A recent study about the stress of getting family meals on the table has been getting lots of attention from both the media and moms. A Slate piece, “Let’s Stop Idealizing the Home-Cooked Family Dinner,” posted Wednesday, has already garnered 3.5K comments on the article itself and more than 26K Facebook shares. This has obviously struck a nerve. While feeding a family is a big and often stressful job, some perspective about why we do it and what matters most about family meals might be helpful to families feeling the mealtime crunch.
The study itself, titled “The Joy of Cooking?”, was published in Contexts, a publication of the American Sociological Association geared to be accessible to the general public. The paper itself is a really interesting read and freely available online.
Researchers in the sociology and anthropology departments at North Carolina State University conducted the study. This was a qualitative study, which means that the data came in the form of stories, generated from interviews with real people. From the paper:
“Over the past year and a half, our research team conducted in-depth interviews with 150 black, white, and Latina mothers from all walks of life. We also spent over 250 hours conducting ethnographic observations with 12 working-class and poor families. We observed them in their homes as they prepared and ate meals, and tagged along on trips to the grocery store and to their children’s check-ups. Sitting around the kitchen table and getting a feel for these women’s lives, we came to appreciate the complexities involved in feeding a family.”

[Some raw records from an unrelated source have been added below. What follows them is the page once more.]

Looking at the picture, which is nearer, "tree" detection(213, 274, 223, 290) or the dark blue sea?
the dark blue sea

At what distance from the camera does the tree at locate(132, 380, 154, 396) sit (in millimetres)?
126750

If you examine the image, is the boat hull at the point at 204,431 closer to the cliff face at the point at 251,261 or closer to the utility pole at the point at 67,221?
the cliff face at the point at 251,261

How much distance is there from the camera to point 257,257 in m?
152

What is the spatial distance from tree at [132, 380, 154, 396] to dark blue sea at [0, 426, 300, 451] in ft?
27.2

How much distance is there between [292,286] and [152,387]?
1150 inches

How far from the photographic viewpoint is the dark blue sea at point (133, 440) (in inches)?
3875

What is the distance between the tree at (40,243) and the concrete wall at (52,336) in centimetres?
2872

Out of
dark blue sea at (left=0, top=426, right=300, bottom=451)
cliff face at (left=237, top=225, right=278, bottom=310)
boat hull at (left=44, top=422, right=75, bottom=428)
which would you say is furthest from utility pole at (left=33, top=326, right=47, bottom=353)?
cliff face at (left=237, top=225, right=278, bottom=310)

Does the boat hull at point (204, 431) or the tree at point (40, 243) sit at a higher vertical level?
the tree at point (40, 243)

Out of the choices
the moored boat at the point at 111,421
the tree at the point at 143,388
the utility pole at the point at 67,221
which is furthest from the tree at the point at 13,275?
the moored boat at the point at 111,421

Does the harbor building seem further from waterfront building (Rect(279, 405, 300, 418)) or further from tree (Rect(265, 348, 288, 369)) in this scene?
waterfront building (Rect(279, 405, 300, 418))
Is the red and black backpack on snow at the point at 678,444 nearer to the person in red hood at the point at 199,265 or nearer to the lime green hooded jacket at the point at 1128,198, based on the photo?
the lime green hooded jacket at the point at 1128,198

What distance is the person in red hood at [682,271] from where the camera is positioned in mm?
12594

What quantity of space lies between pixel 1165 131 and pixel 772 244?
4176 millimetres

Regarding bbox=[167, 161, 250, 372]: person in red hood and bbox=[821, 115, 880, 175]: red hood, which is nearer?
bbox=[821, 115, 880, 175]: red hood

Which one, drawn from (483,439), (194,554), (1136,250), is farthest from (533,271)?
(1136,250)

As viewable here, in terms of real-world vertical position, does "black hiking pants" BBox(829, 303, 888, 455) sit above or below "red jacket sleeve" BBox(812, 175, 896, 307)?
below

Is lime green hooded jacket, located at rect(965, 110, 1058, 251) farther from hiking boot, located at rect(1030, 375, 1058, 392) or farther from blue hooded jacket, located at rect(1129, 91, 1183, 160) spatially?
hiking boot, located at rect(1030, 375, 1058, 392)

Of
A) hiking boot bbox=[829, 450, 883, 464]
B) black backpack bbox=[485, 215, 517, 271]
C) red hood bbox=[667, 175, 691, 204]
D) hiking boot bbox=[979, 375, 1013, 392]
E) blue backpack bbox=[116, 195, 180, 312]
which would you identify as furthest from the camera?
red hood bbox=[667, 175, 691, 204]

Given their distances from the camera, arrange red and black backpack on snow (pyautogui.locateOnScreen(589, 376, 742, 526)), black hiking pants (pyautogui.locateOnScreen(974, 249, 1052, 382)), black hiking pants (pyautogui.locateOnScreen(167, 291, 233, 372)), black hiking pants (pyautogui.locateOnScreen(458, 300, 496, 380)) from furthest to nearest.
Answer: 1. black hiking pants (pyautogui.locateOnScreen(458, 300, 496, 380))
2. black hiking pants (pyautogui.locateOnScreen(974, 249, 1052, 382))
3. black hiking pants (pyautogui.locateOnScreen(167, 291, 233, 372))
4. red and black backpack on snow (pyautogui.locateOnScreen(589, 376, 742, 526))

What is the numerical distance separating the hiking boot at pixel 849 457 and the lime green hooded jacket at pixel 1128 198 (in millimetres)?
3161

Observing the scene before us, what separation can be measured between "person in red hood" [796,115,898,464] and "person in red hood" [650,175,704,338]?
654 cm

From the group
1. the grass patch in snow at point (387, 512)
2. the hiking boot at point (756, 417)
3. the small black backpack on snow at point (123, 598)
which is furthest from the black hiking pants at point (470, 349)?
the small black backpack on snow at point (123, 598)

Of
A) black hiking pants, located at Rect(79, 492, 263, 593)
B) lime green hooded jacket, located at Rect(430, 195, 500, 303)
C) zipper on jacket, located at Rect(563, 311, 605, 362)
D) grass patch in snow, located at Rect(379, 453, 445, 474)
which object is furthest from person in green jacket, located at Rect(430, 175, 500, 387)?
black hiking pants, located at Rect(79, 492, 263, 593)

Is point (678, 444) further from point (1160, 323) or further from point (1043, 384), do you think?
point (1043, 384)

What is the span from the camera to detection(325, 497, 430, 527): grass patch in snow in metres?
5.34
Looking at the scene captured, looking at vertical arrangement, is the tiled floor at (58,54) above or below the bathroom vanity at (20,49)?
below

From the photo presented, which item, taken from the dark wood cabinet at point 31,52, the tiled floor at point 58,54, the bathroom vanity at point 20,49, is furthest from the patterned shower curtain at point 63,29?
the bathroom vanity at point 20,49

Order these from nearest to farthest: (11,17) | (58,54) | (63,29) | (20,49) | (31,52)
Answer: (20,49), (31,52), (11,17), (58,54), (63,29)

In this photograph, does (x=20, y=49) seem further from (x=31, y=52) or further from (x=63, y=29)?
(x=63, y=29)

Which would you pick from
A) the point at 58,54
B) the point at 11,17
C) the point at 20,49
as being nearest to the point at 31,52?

These kinds of methods are common in sociology and anthropology research, and they allow researchers to understand the many complex variables that contribute to how people feel and why they feel that way. However, we have to be careful about interpreting these studies beyond the individual stories that they provide. For example, this study wasn’t a random sample of moms, and it can’t give us quantitative information like the percentage of moms who find cooking to be an unbearable chore versus rewarding or enjoyable. It doesn’t allow us to look at correlations between family income and nights of home-cooked meals per week, for example.